### PROBLEM TO SOLVE
Carry on the mailing-list post below about explaining cryptography to engineers, starting right after its last sentence.

### TEXT PASSAGE
** START **

[cryptography] Explaining crypto to engineers (was: Duplicate primes in lots of RSA moduli)

Kevin W. Wall kevin.w.wall at gmail.com
Sat Feb 25 22:47:14 EST 2012


Ondrej,

Thanks for your well thought out response. Some more comments below.

-kevin

On Sat, Feb 25, 2012 at 2:22 PM, Ondrej Mikle <ondrej.mikle at nic.cz> wrote:
> Hi,
>
> here is an attempt to summarize view of crypto from engineers' point of view.
> It's based on discussing the points raised in the "Duplicate primes..." thread
> with couple of HW/SW engineers and past experience with colleagues.
>
> Sorry for the length, this post grew quite a bit.

Well, it is a summary after all, otherwise I'd expect it to be much
longer. Oh, wait, that's not what you meant, is it? No problem.
Better too much than not enough.

> Hopefully I caught the main common points on cryptographer-engineer axis that
> cause crypto to get broken. (I have mostly SW engineering background with bits
> of HW engineering and crypto that stuck along the way.)
>
> Suggestions welcome for making it easier to explain to engineers, please
> correct my misconceptions/mistakes when you see them. This could be a good
> chance to do a first step in avoiding disasters like the shared primes.
>
>
> Due to length, here's a short summary of engineer's view (expanded on below):

My former boss used to tell me, Kevin, you know you are in trouble
when your summary needs a summary. But I can relate. He used to
say that asking me a question was like trying to drink from a fire
hose.

> ----- short summary of typical SW/HW engineer's view on crypto and bugs -----
>
> A) "I don't understand why are you interested in crypto, you put some number in
> and get some number out, never really sure if there's an error in the program.
> In 3D graphics or physics simulation I see the bug almost instantly."
>
> (A friend's more than decade old quote, but still quite a spot on explanation
> why crypto bugs go often unnoticed for long time.)

** END **

### DATA EXTRACT
** START **

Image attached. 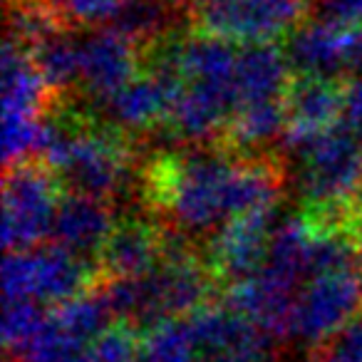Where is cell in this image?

** END **

### ANSWER
So true.

> B) "cryptography, n.": about 15-20 general principles and plethora of special
> cases, whose count maybe could be less than Graham's number.
>
> C) things that cause bugs: cooperation paradox, pushing engineer to code/build
> insanely fast (almost a guarantee of security bug) or changing specification
> often (mostly covered in previous messages in thread)
>
> D) implementation of crypto-protocol is hard: engineer must understand both the
> protocol and the platform where it will run on, platform's quirks and quirks of
> other endpoints' implementations the communication will lead to. High
> probability in introducing side-channels.
>
> E) often there is no one with sufficient experience/expertise to ask (the
> mentoring part mentioned in this thread)
>
> F) understanding randomness/entropy is very hard, implementing correctly
> extremely hard
>
> ----- end short summary -----
>
>
> Some answers/opinions on Kevin's points, couple of suggestions and links that
> could help engineers understand crypto pitfalls:
>
> On 02/22/2012 03:31 AM, Kevin W. Wall wrote:
>> From where I sit, I see the following things that the development
>> community in general are lacking when it comes to things crypto:
>>
>> 1) They think that key size is the paramount thing; the bigger the better.
>
> I'm not sure this is really that common (except really newbie crypto enthusiasts).

Well, I wish it were, but I've seen several evidences of this. For example:
1) In ESAPI 2.0RC2 (release candidate 2), they security gurus insisted on
   making the default crypto 256-bit AES, but in ECB mode.
2) At work, the Information Security team's "Encryption Technical Standards"
   only mentions which algorithms are acceptable and what the minimim key
   size is (128-bits) for symmetric block ciphers. It makes NO mention of
   cipher modes, padding, choosing IVs, or anything else.
3) Later when my company was acquired, the new company had a standard of a
   minimum key size of 256 bits for symmetric encryption, but said little
   else. After much argumentation on my part, I finally convinced them that
   128-bits was more than sufficient.
4) Why do snake oil crypto salesmen almost always refer to some obsessively
   long key size, as if that is the only thing that matters? Could it be that
   their development teams really think that that's true and their sales teams
   also know that's what most other development teams believe and so that is
   what gets emphasized?

It could be that they treat it as paramount because for symmetric encryption
at least, it's probably the simplest thing to understand. That may explain
the obsession with it in the general development community, but it doesn't
make it right.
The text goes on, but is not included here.